* **Source extract**
Length of the shortest side of triangle is 8 cm.

Step-by-step explanation:

Given that :

• Side BC is less than twice the length
• of the side AB by 2 cm = 2AB - BC = 2 cm
• length of the side AC is more than the length of the side AB by 10 cm = AC - AB = 10 cm
• Perimeter of triangle = 40 cm

Solution :

• Let, 2AB - BC = 2 cm ---(1)
• AC - AB = 10 cm ---(2)
• AB + BC + AC = 40 ---(3)
• Adding equation (1) and (2), we get;
• AB + AC - BC = 12 ---(4)
• Adding equation (4) in equation (3), we get;
• 2(AB + AC) = 52 cm

⇒ AB + AC = 26 ---(5)

• putting value from equation (5) in equation (3), we get;
• BC +26 = 40

⇒ BC = 40 - 26 = 14 cm ---(6)

* **Written problem A**
Answer the following from the worked solution, each on its own line:
(i) What perimeter does the worked solution give for the triangle?
(ii) What value does the worked solution obtain for BC?
(iii) What length does the worked solution state for the shortest side of the triangle?

* **Raw data**
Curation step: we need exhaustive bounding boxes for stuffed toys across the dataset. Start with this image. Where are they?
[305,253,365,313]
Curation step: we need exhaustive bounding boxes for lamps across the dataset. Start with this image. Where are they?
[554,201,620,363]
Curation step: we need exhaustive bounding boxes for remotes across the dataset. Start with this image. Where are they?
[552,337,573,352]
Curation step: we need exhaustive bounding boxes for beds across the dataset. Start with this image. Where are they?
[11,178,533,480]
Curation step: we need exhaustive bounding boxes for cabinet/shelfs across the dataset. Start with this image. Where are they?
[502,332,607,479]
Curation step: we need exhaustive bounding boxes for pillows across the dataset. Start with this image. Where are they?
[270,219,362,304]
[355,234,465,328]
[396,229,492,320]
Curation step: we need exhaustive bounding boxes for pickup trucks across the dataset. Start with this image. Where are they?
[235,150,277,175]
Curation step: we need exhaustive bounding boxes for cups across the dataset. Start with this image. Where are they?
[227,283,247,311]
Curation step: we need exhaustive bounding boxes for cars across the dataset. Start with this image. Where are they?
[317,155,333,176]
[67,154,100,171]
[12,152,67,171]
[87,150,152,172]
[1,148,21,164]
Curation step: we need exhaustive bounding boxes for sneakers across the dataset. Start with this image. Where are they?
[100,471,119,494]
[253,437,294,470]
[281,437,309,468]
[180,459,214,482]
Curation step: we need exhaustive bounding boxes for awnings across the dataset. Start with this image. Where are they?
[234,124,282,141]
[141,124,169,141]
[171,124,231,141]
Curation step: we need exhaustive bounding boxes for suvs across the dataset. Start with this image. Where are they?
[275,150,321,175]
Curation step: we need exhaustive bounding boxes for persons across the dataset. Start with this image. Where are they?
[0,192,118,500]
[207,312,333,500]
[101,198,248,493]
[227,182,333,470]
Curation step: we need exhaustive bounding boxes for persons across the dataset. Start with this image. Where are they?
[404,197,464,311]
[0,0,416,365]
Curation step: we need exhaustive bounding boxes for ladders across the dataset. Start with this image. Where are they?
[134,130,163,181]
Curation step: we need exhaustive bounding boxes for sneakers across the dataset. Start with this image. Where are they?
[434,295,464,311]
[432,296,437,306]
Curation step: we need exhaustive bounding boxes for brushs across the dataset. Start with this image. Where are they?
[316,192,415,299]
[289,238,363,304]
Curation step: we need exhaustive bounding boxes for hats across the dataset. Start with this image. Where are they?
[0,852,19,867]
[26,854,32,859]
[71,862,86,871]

* **Written problem B**
Render as a JSON list of strings, one string per line and with blank lines omitted, everything in the records from the line containing "Curation step: we need exhaustive bounding boxes for ladders" down to the end of the records, both ends included.

* **Task response A**
(i) 40 cm
(ii) 14 cm
(iii) 8 cm

* **Task response B**
[
  "Curation step: we need exhaustive bounding boxes for ladders across the dataset. Start with this image. Where are they?",
  "[134,130,163,181]",
  "Curation step: we need exhaustive bounding boxes for sneakers across the dataset. Start with this image. Where are they?",
  "[434,295,464,311]",
  "[432,296,437,306]",
  "Curation step: we need exhaustive bounding boxes for brushs across the dataset. Start with this image. Where are they?",
  "[316,192,415,299]",
  "[289,238,363,304]",
  "Curation step: we need exhaustive bounding boxes for hats across the dataset. Start with this image. Where are they?",
  "[0,852,19,867]",
  "[26,854,32,859]",
  "[71,862,86,871]"
]